Copying starts at the line containing "Living at risk is iumping off the" and stops after the last line of the records; each line is repeated exactly, and pictures are skipped.

AVAILABLE RECORDS:
★ ★ ★ ★ ★
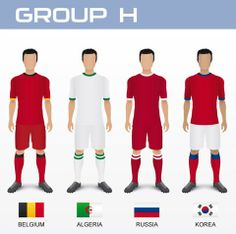 [WC 2014] Bảng H: Bỉ, Nga, Algeria, Hàn Quốc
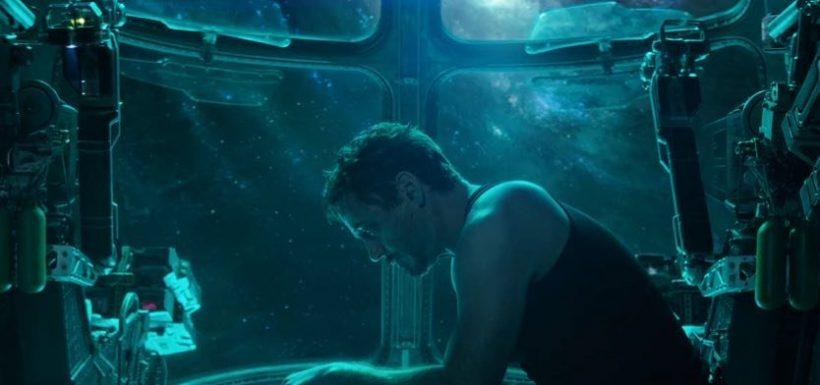 Avengers 4: End Game el tráiler oficial ha sido revelado por Marvel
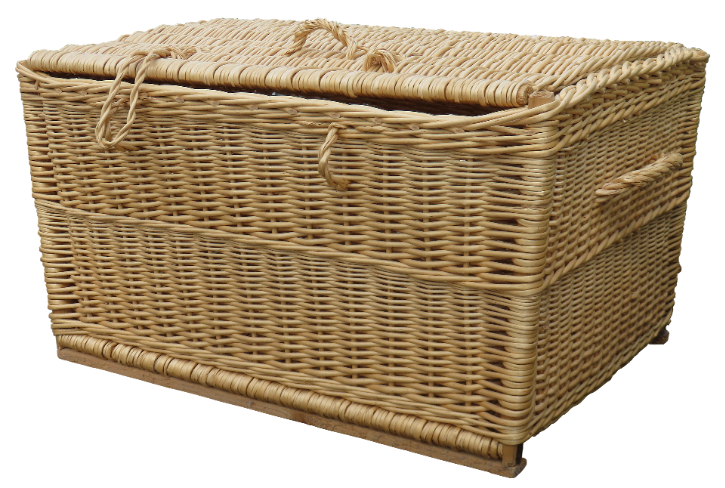 laundry-basket-2414021_1920.png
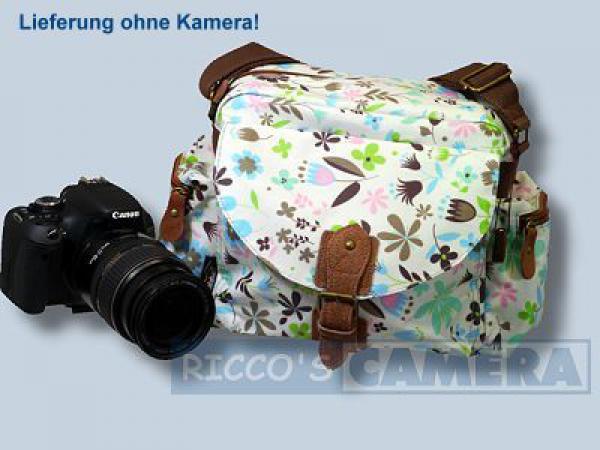 Taschen & Schutzhllen Kalahari Molopo K 41i Flower Kameratasche ...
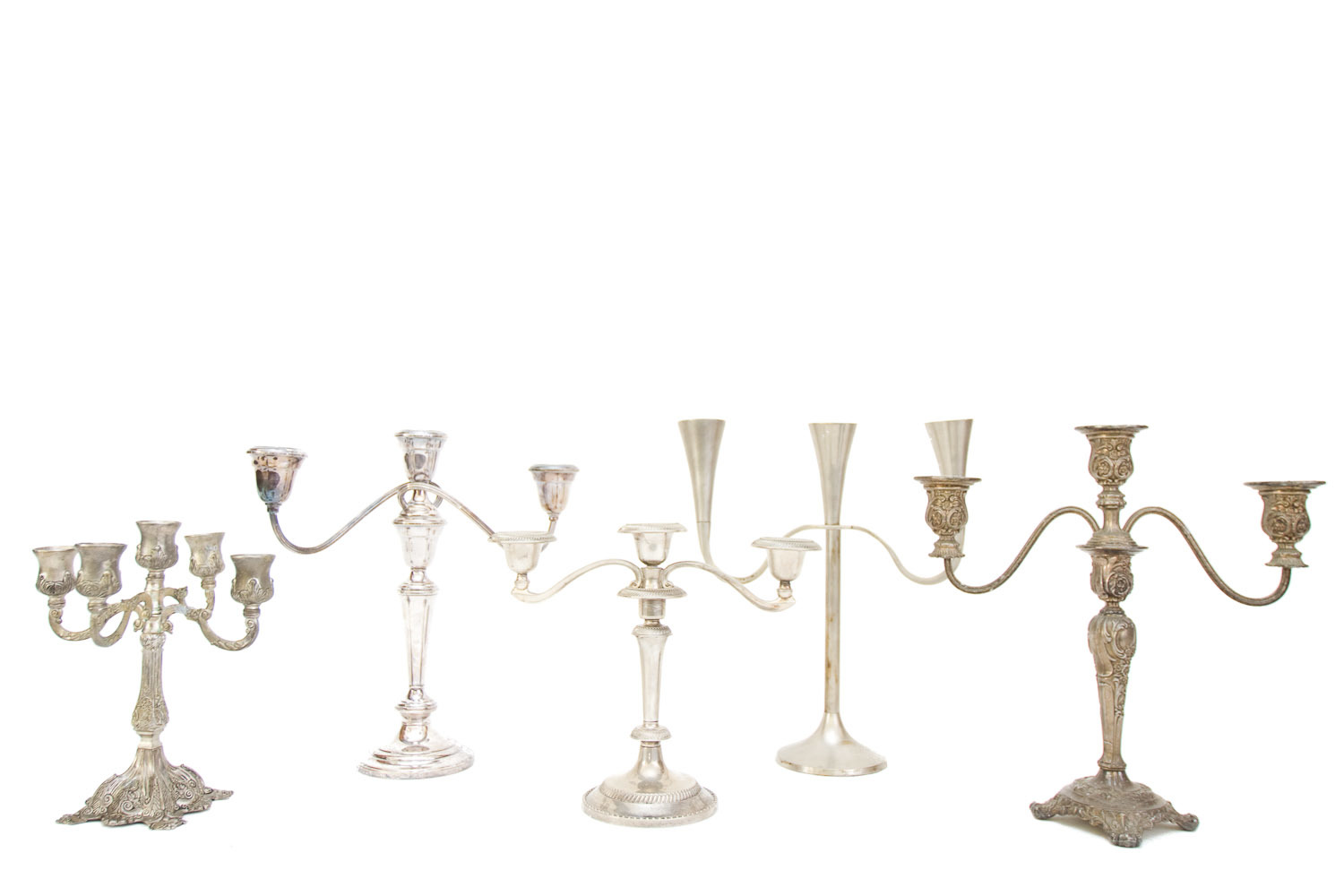 (TA-079.1) SILVER + PEWTER CANDELABRA COLLECTION
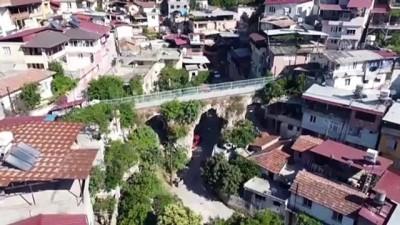 medeniyetler - HATAY - Hoşgörü kentinin tarihi su kemerleri zamana direniyor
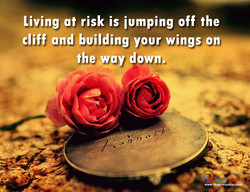 Living at risk is iumping off the 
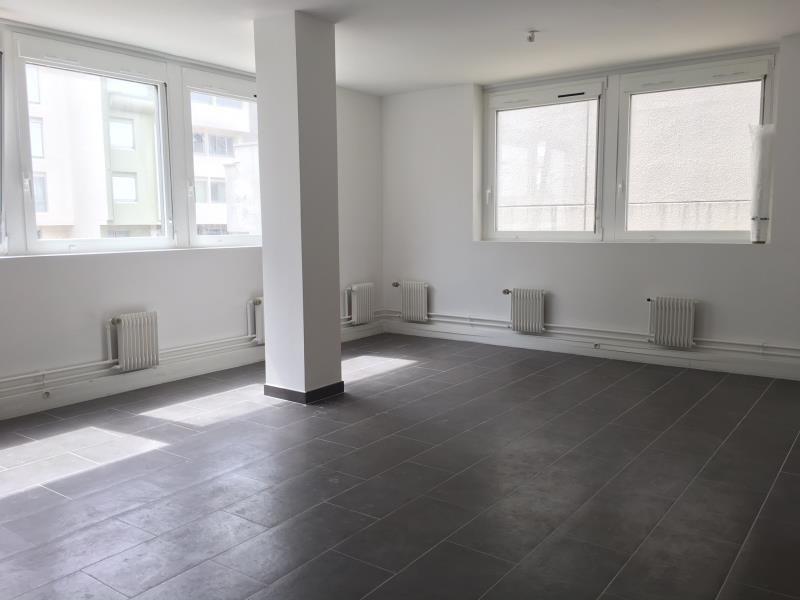 Location appartement Rouen 650€ CC - Photo 2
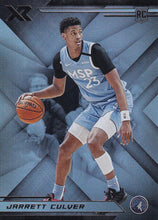 Load image into Gallery viewer, 2019-20 Panini Chronicles Basketball Cards #201-300: #280 Jarrett Culver RC - Minnesota Timberwolves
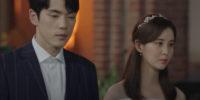 Dispatch revela que Kim Jung Hyun rechazó 13 escenas con Seohyun en Time debido a la orden de Seo Ye Ji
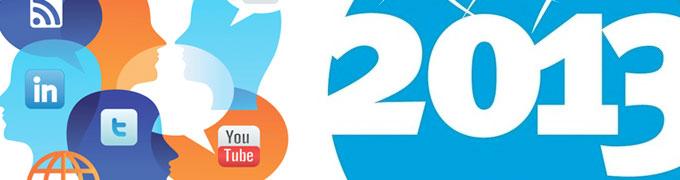 social media trends in 2103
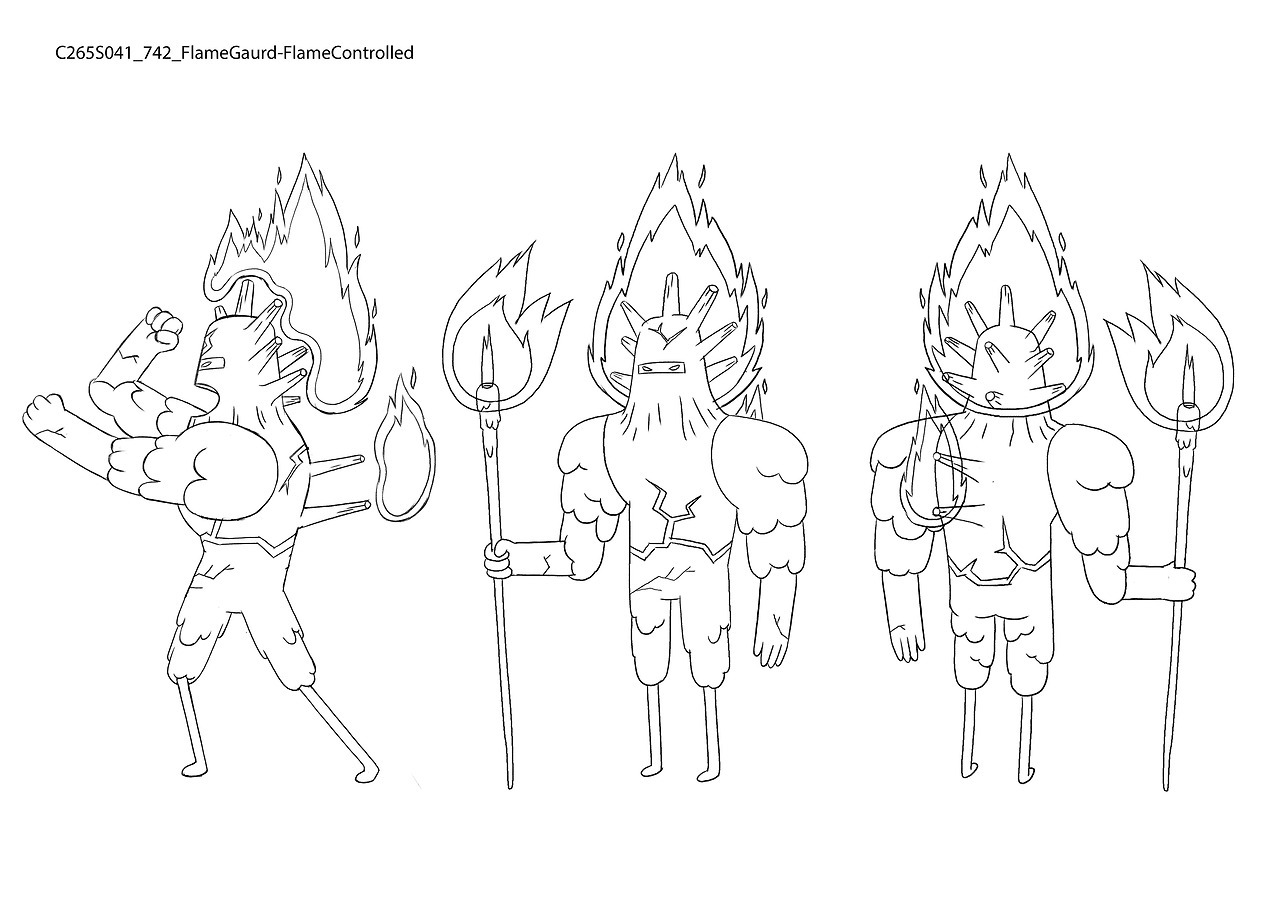 S8E21 Flame Guard by character & prop designer Nooree Kim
★ ★ ★ ★ ★
EXPECTED OUTPUT:
 Living at risk is iumping off the 
 Location appartement Rouen 650€ CC - Photo 2
 Load image into Gallery viewer, 2019-20 Panini Chronicles Basketball Cards #201-300: #280 Jarrett Culver RC - Minnesota Timberwolves
 Dispatch revela que Kim Jung Hyun rechazó 13 escenas con Seohyun en Time debido a la orden de Seo Ye Ji
 social media trends in 2103
 S8E21 Flame Guard by character & prop designer Nooree Kim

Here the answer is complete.